Uluslararası arenada devletlerarası ilişkilerde ‘Yumuşak Güç’ kavramını temsil eden kamu diplomasisi ekonomik ve siyasal açıdan egemen olan devletin kendi kültürünü ve siyasi değerlerini cazip hale getirerek başka ülkelere ithal etmesi anlamına gelmektedir. Egemen devlet ya da devletler bunu yaparken kitle iletişim araçlarından yararlanmaktadır. Küresel anlamda sinema ve müzik sektörünü elinde tutmak çok önemlidir. Bu sektörler aracılığıyla dünyada moda adı altında markalar yaratılmaktadır. Bu markaları kullananlar üst klastan kabul edilmektedir. Ayrıca oyuncak sektörü de bu alana hizmet etmektedir. Bunlara ek olarak sinema ve müzik endüstrisinin yarattığı markaları ve değerleri unutmamak gerekmektedir. Bu konuda ABD’nin kendi yarattığı markalar üzerinden kültürünü evrenselleştirmesi ve kendi kültürü üzerinden dolaylı kamu diplomasisi yapması oldukça alışılmış hale gelmiştir.

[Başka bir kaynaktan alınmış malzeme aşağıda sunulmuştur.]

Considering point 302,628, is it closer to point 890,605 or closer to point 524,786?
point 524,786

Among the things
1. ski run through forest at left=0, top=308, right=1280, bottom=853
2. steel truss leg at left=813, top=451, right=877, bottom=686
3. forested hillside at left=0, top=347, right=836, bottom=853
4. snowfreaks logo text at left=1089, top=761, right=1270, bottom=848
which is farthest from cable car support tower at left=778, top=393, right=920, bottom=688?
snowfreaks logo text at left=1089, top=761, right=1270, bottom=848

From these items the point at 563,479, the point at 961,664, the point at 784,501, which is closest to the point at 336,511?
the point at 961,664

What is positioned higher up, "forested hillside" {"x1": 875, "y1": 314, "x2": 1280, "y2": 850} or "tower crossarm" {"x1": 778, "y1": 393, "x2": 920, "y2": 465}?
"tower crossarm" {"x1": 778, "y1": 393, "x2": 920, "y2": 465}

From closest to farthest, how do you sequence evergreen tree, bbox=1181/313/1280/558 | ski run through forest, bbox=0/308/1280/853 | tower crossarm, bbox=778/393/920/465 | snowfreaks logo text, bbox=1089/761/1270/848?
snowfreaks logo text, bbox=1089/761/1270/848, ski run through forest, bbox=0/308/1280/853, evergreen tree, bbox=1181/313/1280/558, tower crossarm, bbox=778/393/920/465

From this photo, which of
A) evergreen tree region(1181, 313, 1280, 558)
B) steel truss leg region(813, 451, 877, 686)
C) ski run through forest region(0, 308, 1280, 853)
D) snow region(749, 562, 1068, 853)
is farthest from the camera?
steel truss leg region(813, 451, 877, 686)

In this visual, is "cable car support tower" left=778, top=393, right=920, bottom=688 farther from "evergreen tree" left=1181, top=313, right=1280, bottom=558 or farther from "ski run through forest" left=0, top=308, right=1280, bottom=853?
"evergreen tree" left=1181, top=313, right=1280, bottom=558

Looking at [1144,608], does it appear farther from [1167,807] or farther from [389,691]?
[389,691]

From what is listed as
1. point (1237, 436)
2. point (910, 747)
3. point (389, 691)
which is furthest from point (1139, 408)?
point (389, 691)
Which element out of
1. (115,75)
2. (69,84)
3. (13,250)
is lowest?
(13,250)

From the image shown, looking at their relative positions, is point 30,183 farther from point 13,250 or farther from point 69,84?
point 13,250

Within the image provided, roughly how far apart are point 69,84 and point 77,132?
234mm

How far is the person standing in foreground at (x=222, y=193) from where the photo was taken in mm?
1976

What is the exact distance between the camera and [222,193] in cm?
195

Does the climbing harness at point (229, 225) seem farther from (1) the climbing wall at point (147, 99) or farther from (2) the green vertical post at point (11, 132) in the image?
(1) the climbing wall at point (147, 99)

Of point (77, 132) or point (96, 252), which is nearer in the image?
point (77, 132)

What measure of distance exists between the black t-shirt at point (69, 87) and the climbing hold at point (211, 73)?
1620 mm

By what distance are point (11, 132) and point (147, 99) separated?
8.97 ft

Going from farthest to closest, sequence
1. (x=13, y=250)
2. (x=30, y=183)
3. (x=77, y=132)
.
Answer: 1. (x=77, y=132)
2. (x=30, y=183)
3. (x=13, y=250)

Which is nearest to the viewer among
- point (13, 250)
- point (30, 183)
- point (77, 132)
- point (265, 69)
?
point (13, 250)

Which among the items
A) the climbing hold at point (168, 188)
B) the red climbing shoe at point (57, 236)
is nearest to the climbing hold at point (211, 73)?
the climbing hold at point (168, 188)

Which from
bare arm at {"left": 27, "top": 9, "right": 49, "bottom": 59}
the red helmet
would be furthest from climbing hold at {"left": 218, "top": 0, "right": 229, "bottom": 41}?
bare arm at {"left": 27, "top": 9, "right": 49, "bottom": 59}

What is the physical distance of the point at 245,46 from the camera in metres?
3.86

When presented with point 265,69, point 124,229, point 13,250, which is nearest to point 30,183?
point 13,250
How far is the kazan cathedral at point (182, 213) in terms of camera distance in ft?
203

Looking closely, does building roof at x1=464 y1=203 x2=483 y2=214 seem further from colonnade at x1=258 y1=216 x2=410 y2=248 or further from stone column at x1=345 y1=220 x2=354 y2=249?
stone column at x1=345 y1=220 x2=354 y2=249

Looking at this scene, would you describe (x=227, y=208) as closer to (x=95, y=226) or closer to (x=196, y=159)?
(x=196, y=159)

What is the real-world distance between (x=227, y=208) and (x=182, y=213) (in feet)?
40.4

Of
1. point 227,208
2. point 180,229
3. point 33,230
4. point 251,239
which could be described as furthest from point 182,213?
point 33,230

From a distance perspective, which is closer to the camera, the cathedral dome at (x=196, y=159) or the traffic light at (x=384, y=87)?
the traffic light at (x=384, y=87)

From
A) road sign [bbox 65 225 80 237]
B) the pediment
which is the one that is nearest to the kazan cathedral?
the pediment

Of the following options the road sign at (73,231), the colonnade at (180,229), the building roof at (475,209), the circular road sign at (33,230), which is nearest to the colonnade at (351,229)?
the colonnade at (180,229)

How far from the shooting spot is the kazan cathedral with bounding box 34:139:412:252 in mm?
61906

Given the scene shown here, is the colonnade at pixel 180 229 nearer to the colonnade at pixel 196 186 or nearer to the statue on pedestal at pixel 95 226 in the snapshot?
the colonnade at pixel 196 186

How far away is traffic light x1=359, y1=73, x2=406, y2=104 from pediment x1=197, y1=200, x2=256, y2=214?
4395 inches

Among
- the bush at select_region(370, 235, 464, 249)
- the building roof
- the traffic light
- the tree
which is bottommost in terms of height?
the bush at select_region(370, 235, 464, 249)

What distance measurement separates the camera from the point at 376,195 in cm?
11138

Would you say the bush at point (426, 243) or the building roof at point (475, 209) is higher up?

ABD’nin kamu diplomasisi uygulamalarında kullandığı bir diğer boyut ‘Akıllı Güç’ unsurudur. Bu nedenle bir düşünce üretim merkezi kurmuştur. CSIS’de ‘Center for Strategic and International Studies’ (Uluslararası Stratejik Çalışmalar Merkezi), ‘Comission on Smart Power’ (Akıllı Güç Komisyonu) kurulmuş ve bu komisyon ‘A Smarter More Secure America’ (Daha Akıllı, Daha Güvenli Amerika) adlı bir rapor hazırlamıştır. Komisyonca oluşturulan rapor, sert gücün gerekliliğini belirtirken, bunun bir ülkenin yumuşak gücünün de garantisi olacağını; ama tek başına bir ülkenin çıkarlarını garantiye almaya yeterli olmadığını, bunun için ‘korku’ stratejisinin bir yana bırakılıp, ‘iyimserliğin’ ihracının ve yeni ittifaklar ile ortaklıkların gerçekleştirilmesi gerektiğini belirtmektedir. Ayrıca rapor, ABD'nin küresel üstünlüğünü sürdürebilmek için ciddi bir strateji değişikliğine gitmesi gerektiğini belirtmiştir. ABD'de askeri gücü ikinci plana iten, sert güç ile birlikte yumuşak gücün birlikte kullanılmasını öngören akıllı güç stratejik konsepti gündeme gelmiştir (www.transatlantictrends.org/trends/E.T.02.12.2016).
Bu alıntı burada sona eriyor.